We develop theory and report on experiments that address the tendency for high-status actors to be deemed—even by high-status actors themselves—less considerate and more inauthentic than low-status actors.   We argue that this tendency, which potentially contradicts the fact that status is accorded on the basis of an actor’s capability and commitment, stems from two paradoxical features of typical status attainment processes: (a) The benefits of a high-status position typically carry an incentive to feign capability and commitment, thereby leading to suspicions of inauthenticity; and (b) Status is typically achieved through interaction patterns in which the high-status actor asserts its superiority and another’s inferiority, thereby leading to suspicions of inconsiderateness.  Three experimental studies are designed to validate this theory and help rule out an alternative hypothesis, whereby the negative correlation between status and morality derives from a psychological need for viewing the world as just or fair–leading evaluators to compensate those who lack status with higher attributions of morality.  Our studies, based on the “minimal group” paradigm, ask subjects to evaluate two arbitrary social categories based on members’ performance in a joint cognitive task.  Implications are drawn regarding high-status insecurity and the sources of instability in status hierarchies.

As I do every year, I have been surveying some of the more interesting papers on the academic job market.

Ray Lopez November 27, 2012 at 7:11 am

I don’t know much about superheroes, but I do recall a African-American fellow about 15 years ago who was a pilot of his own airplane, a war hero of some sort, and role model for young people. Unfortunately, he was busted for drug trafficking at the airport he flew his plane into. Apparently his high status confirmed him some sort of privilege that he was able to exploit. Before you say this is one-off, I’ve heard from unofficial sources that diplomats smuggle black market goods in those diplomatic pouches that are supposed to have state secrets in them and are never opened, just x-rayed, at airports. So there’s an arbitrage market for reputation and high-status actors.

Saturos November 27, 2012 at 8:18 am

Why hasn’t Overcoming Bias done a post on this yet?

Steve Sailer November 27, 2012 at 8:24 am

Shouldn’t they find a less ambiguous term than “high status actor?” I immediately started thinking about Daniel Day-Lewis.

NeedleFactory November 27, 2012 at 3:17 pm

Agreed. I instantly thought about Hollywood actors.
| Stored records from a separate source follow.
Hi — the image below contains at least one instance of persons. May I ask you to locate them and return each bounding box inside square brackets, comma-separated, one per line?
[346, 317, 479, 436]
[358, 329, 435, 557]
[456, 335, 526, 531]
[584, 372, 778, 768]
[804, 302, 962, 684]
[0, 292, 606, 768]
Fortunately, I’ve read Mises’ “Human Action” and could correct myself.

Steve Sailer November 27, 2012 at 8:27 am

Reminds me of back in the 1970s when LAPD spokesmen adopted the term “actor” because “perpetrator” sounded too judgmental: e.g., “Police officers found the actor molesting the child” or “The actor was beating the old lady with a baseball bat.” The Screen Actors Guild finally talked the LAPD into going back to using “perp.”

The Usual Suspects November 27, 2012 at 11:08 am

“Suspect” is neutral enough methinks.

The Anti-Gnostic November 27, 2012 at 8:28 am

Hence the liberals’ contempt for all the bitter-clingers with their high status guns and Bibles.